In this article, I will argue that I see the current inflation surge and Fed response as a short-term blip before a return to a “new normal” level of sub-2.5% interest rates over much of the next 30 years, over which a 3.5% long bond offers a 1% annual risk premium. 1% per year may not sound like much of a premium, but when applied to bonds with a duration over 20 years, a 1 percentage point decline in yields can mean a 20%+ rate of return over a very short time period.

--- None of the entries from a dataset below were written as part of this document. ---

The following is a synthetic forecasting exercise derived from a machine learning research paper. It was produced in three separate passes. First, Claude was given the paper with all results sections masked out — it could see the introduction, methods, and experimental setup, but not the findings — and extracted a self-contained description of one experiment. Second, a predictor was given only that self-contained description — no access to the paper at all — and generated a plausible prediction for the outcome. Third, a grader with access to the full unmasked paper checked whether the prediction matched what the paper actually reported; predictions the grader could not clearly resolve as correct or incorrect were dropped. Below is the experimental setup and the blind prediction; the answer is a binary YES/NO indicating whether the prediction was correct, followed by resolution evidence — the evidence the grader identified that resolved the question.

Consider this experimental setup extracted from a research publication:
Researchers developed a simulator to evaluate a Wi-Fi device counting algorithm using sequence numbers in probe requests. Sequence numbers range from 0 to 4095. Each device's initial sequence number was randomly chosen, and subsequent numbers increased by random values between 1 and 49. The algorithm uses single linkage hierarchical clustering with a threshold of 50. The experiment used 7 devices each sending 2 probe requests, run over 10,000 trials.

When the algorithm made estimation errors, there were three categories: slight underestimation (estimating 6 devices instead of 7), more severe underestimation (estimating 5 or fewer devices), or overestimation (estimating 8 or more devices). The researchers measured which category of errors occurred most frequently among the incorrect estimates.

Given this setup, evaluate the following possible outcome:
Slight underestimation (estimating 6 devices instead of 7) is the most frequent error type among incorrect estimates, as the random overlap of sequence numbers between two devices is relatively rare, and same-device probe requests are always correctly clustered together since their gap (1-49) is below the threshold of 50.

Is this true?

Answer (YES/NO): YES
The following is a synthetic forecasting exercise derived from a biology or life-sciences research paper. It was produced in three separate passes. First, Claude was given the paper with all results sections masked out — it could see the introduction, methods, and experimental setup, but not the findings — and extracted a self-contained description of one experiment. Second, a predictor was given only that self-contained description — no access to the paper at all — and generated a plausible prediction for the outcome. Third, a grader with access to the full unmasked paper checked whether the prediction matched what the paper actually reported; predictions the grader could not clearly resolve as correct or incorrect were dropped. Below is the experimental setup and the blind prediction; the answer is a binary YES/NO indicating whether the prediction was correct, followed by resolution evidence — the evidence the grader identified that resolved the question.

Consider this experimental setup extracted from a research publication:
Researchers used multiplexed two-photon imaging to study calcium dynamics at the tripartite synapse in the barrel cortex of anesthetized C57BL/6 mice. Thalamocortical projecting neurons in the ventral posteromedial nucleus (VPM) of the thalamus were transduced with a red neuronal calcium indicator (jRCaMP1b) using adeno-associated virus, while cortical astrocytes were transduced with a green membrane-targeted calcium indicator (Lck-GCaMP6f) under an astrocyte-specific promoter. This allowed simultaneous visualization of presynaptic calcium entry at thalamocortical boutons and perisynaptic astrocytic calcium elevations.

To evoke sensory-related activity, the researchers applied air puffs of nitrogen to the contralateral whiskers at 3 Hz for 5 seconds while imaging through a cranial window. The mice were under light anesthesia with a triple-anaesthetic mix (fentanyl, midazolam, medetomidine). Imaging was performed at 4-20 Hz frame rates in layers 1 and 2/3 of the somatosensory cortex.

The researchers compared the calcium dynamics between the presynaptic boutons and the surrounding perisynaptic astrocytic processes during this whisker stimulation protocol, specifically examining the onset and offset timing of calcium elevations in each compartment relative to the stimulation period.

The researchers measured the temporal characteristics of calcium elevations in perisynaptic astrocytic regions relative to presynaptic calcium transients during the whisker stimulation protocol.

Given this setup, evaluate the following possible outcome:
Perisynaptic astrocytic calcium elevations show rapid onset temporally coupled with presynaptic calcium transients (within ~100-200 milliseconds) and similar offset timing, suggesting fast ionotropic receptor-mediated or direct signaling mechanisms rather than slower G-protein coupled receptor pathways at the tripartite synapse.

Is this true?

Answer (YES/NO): NO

My preferred exchange-traded fund (“ETF”) vehicle for this trade is the PIMCO 25+ Year Zero Coupon U.S. Treasury Index Exchange-Traded Fund (NYSEARCA:ZROZ), with the iShares 20+ Year Treasury Bond ETF (NASDAQ:TLT) a distant second choice, but one allowing listed options strategies we will look at later. As the below ETF screen shows, ZROZ has the most negative 1 year total return of any bond ETF as of this writing, with TLT being a much bigger and more liquid ETF with the 8th most negative 1 year total return. For comparison, the Vanguard Total Stock Market ETF (VTI) is only down around 20% over the same period, and even the Vanguard Total International Stock Market ETF (VXUS) decline of 28.5% is less than that of TLT and much less than that of ZROZ.
In considering this trade, I am evaluating three different scenarios:
- The U.S. economy returns to the “new normal” seen in much of the 2010s, with the Fed Funds rate cycling between 0-2.5% for the next several decades. This assumes that the current Fed hikes quickly get inflation back under control, and that America’s older demographics are the dominant factor depressing inflation, growth, and interest rates as they have in Japan and Europe for the past decade, or
- The Fed manages to stay behind the curve, and inflation gets out of hand, with the dollar losing half or more of its purchasing power over the next decade, as the U.S. saw in the 1970s, or
- The US manages to enter another golden age of real growth, where inflation rates manage to remain relatively modest at 2-3%, while the U.S. economy “booms” as it did in the 1980s and 1990s.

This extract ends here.